### Texte extrait

Donc, je ne me référais pas à ce type d’ « intensité », je parlais beaucoup plus trivialement d’ « intensivité » par opposition à l’extensivité. Ce sont des notions tout à fait basiques de thermodynamique, l’extensivité étant proportionnelle à la quantité de matière d’une entité alors que l’intensivité n’en dépend pas. La vitesse d’une voiture est intensive, la masse ou le volume de cette voiture sont extensifs. Mais j’utilise ces notions comme des images du temps et de l’espace car, de même que l’intensivité ne peut se concevoir sans extensivité (parler de la vitesse d’une voiture immatérielle serait pure fiction), le temps ne peut se concevoir sans l’espace et vice versa. Mais pour parler du temps, toute langue humaine est contrainte de le convertir en espace car le temps n’est pas conceptualisable en lui-même – le langage est donc en soi un facteur de spatialisation.

Ce que j’appelle « la négation de l’intensi-vi-té (flux temporels) au profit de l’extensivité », c’est la transformation de l’expérience temporelle en expérience spatiale : planification de la vie sociale (bien antérieure à l’apparition du capital moderne car liée à la sédentarisation) et donc perte de l’irréversibilité, illusion de répétition dans les cycles sociaux et productifs, conquête illimitée de l’espace, etc.

Je ne défendais donc pas un temps pur deleuzien et un corps dénué d’histoire et porteur d’intensité, je disais que le développement de la puissance est lié au développement de la rationalité, c’est-à-dire à la spatialisation du temps, au terrible déséquilibre survenu historiquement entre ces deux dimensions. L’extension de la rationalité est à mon sens le moteur du développement de la puissance depuis que les sociétés se sont sédentarisées et hiérarchisées, et d’ailleurs sans doute même avant cela car sinon il n’y aurait pas eu sédentarisation.

En conclusion, on ne peut pas comprendre que la force du capital n’est pas économique si l’on ne tient pas compte de ce mouvement historique qui est fortement déterministe, mais sans finalisme : le développement de la rationalité et la spatialisation du temps n’avaient pas pour finalité de créer l’économie. La suprême mystification du capital est de se présenter comme un processus économique (donc lié à la satisfaction des besoins vitaux) alors qu’il est au contraire besoin vital de comptabiliser et quantifier, c’est-à-dire de mettre le temps social totalement au service de la « connaissance de l’espace ». Connaissance au sens moderne, ce qui n’a plus grand chose à voir avec les savoirs des anciennes sociétés humaines et des animaux sur leurs territoires et le monde en général.

Bernard P.


Message de Bernard P. à la liste TC le 1er avril

Bonjour,

Ci-joint un article* à paraître sur le site Revue des ressources. Il s’agit de ma critique un peu développée du dernier Testart.
Je ne me suis pas encore vraiment attaqué à « Avant l’histoire » et à la question de l’évolution sociale.

### À faire
D'après le texte extrait sur le temps et l'espace, quel exemple est donné d'une grandeur intensive ?

### Données fournies
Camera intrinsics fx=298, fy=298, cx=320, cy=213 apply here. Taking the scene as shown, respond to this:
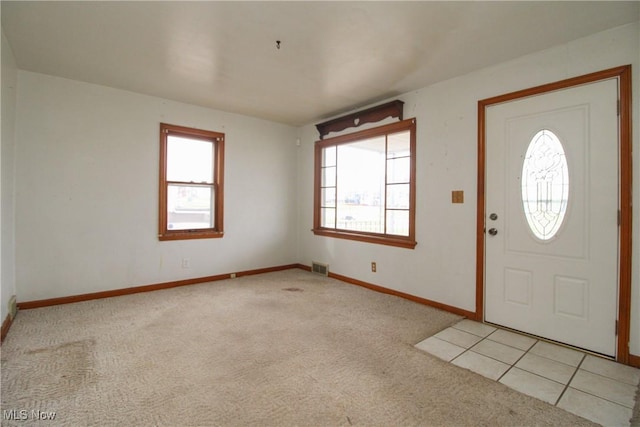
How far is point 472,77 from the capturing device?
10.4 ft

### Réponse attendue
La vitesse d'une voiture.